Example: compiling an OpenMP C program

You can find the file omp_hello.c in the exercises directory, in the subdirectory “simple”. Or you can download it here: omp_hello.c.

In this example we compile the OpenMP C program omp_hello.c and name the output (executable) omp_hello.

b-an01 [~]$ gcc -fopenmp omp_hello.c -o omp_hello

Note

You can change the number of threads with export OMP_NUM_THREADS=#threads

Hint

Code-along!

Example

Run the binary omp_hello that we got in the previous example. Set the number of threads to 4 and then rerun the binary.

b-an01 [~]$ ./omp_hello 
Thread 0 says: Hello World
Thread 0 reports: the number of threads are 1
b-an01 [~]$ export OMP_NUM_THREADS=4
b-an01 [~]$ ./omp_hello 
Thread 1 says: Hello World
Thread 0 says: Hello World
Thread 0 reports: the number of threads are 4
Thread 3 says: Hello World
Thread 2 says: Hello World
b-an01 [~]$ 

Exercise

Try yourself! Rerun with OMP_NUM_THREADS set to 1, 2, 4, 8.
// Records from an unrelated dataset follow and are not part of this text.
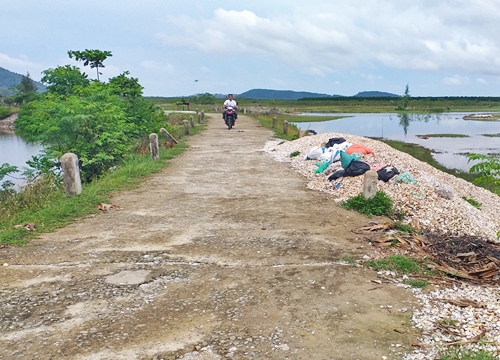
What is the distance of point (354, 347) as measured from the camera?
144 inches

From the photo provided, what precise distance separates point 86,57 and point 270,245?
1587 centimetres

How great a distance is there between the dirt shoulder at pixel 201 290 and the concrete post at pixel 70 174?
137cm

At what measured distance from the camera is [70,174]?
859cm

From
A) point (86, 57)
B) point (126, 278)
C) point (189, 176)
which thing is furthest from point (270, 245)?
point (86, 57)

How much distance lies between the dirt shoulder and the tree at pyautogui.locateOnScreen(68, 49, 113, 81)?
1263cm

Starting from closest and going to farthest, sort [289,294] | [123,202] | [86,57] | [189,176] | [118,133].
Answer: [289,294] → [123,202] → [189,176] → [118,133] → [86,57]

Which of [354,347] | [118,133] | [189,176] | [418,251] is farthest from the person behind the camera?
[118,133]

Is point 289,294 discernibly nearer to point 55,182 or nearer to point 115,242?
point 115,242

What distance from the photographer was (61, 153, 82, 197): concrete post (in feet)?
28.1

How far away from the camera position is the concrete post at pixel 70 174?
28.1 ft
NOTE: Normally you are not supposed to run anything on the command line, but these are very short and light-weight programs.

Exercise

You could try with a different toolchain (or version). Remember to unload/purge, load the new toolchain, compile the program again, and then run.

Compiling with Intel

Language Compiler name MPI
Fortran77 ifort mpiifort
Fortran90 ifort mpiifort
Fortran95 ifort N/A
C icc mpiicc
C++ icpc mpiicc

In order to access the MPI compilers, load a compiler toolchain which contains an MPI library.

Example: compiling a C program

We are again compiling the hello.c program from before. This time we name the executable hello_intel to not overwrite the previously created executable.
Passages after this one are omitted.